> やること
1 – 子育て支援の文章を読んで、次の問いに答えてください。
(a) 先日参加したママ2人は、それぞれ何人の子どもを連れていましたか。
(b) 「もちもちマーケット」のテーマは何ですか。
(c) 「もちもちマーケット」を開いている団体の名前は何ですか。
2 – 子育て支援の文章を、最後の文のあとから書き継いでください。

++++ 本文の抜粋

荘司さんお手伝いする学生やシニアの方が、子どもと遊ぶことも叱ることもあります。「すみだ食堂」は、「孤育て」に追い詰められがちなお母さんに「一人で抱え込まなくても大丈夫だから」と言える場でありたいです。
先日、それぞれ3人のお子さんを連れたママ2人が参加されました。私達がお子さんの相手をしていたので、「2人でゆっくり食事と話が出来て助かった」と喜ばれました。「ああ、私達の役割ってこういうことなんだな」と逆に気付かされました。

あげてもらって♪子ども服のおさがり交換会「もちもちマーケット」


子ども服のおさがり交換会「もちもちマーケット」は、「持ちつ持たれつ」がテーマ。
特にベビー服のサイズや種類が豊富!とママに大人気です。

——墨田区には、他にも子育てママが交流できる場はありますか?

荘司さんもうひとつの子育て支援団体「すみだkomachi」では、子ども服のおさがり交換会「もちもちマーケット」を、墨田区のこそだてひろばや子育て支援センターで開催しています。
子ども服ってすぐに着られなくなっていくでしょう? 不用になった子ども服を持参して、替わりに欲しい子ども服をもらえるという物々交換システムです。いま、墨田区は人口増加中で子育て世帯も増えていますから、区内のママはもちろん、区外のママさんにも人気です。


子育て世帯に役立つ情報、ワークショップ、親子で楽しめる料理教室、
ステージでのパフォーマンスが催される「すみだ子育てメッセ」(入場無料)。

++++++++
++++ データ部分

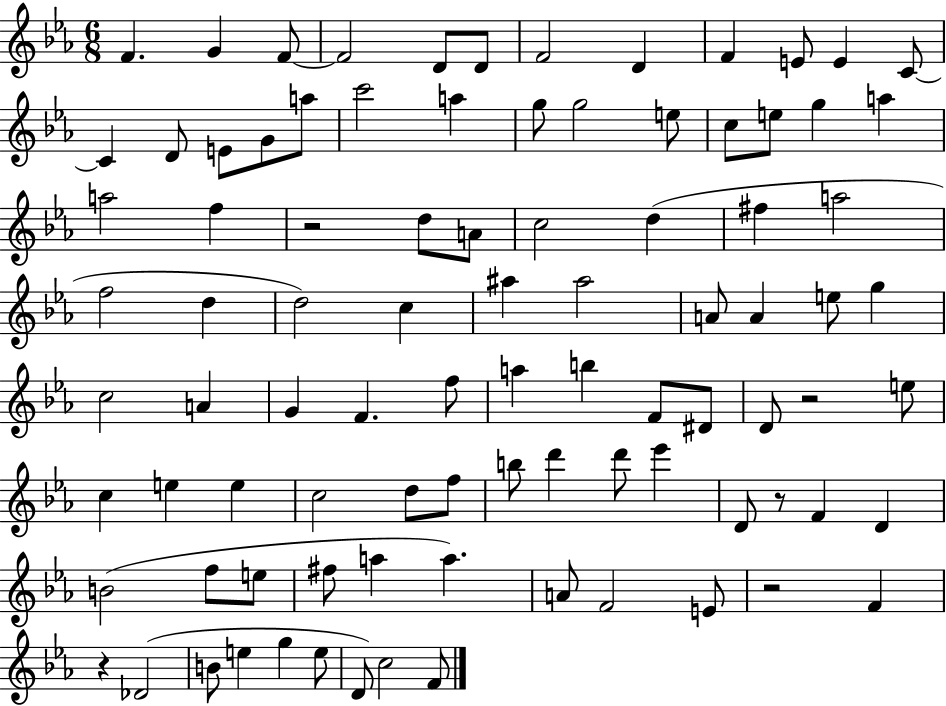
F4/q. G4/q F4/e F4/h D4/e D4/e F4/h D4/q F4/q E4/e E4/q C4/e C4/q D4/e E4/e G4/e A5/e C6/h A5/q G5/e G5/h E5/e C5/e E5/e G5/q A5/q A5/h F5/q R/h D5/e A4/e C5/h D5/q F#5/q A5/h F5/h D5/q D5/h C5/q A#5/q A#5/h A4/e A4/q E5/e G5/q C5/h A4/q G4/q F4/q. F5/e A5/q B5/q F4/e D#4/e D4/e R/h E5/e C5/q E5/q E5/q C5/h D5/e F5/e B5/e D6/q D6/e Eb6/q D4/e R/e F4/q D4/q B4/h F5/e E5/e F#5/e A5/q A5/q. A4/e F4/h E4/e R/h F4/q R/q Db4/h B4/e E5/q G5/q E5/e D4/e C5/h F4/e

++++++++

> 解答
1 –
(a) 3人
(b) 「持ちつ持たれつ」
(c) 「すみだkomachi」

2 –
荘司さんまた、「すみだ子育てメッセ」では、子育てしている人と、子育てを応援する人をつなぐきっかけづくりのイベントです。第5回「すみだ子育てメッセ2018」は、11月4日(日)に八広地域プラザ 吾嬬の里にて開催します。私は2013年の第1回目から実行委員長として関わらせていただいており、地域のさまざまな方々にご協力いただいております。こちらもぜひ参加してみてください。

——マタニティママや子育てママには嬉しいイベントばかりですね。最後に、墨田区はどんなタイプの住民の方が多いですか? 仲良くなるコツがあれば。

荘司さん墨田区は、良い意味でおせっかいな人が多いです(笑)。何をするにしても、すぐ察してサポートしてくれる。下町の人ってイエス・ノーがはっきりしているから、言葉はきつく感じるかもしれませんが寛容性があるので、ありがたくおせっかいを受けちゃうのがコツかも。
「すみだ食堂」や「もちもちマーケット」を交流の場として活用するのもいいし、皆さんもおせっかいな人になって、手伝う立場になっていくと良いと思いますよ。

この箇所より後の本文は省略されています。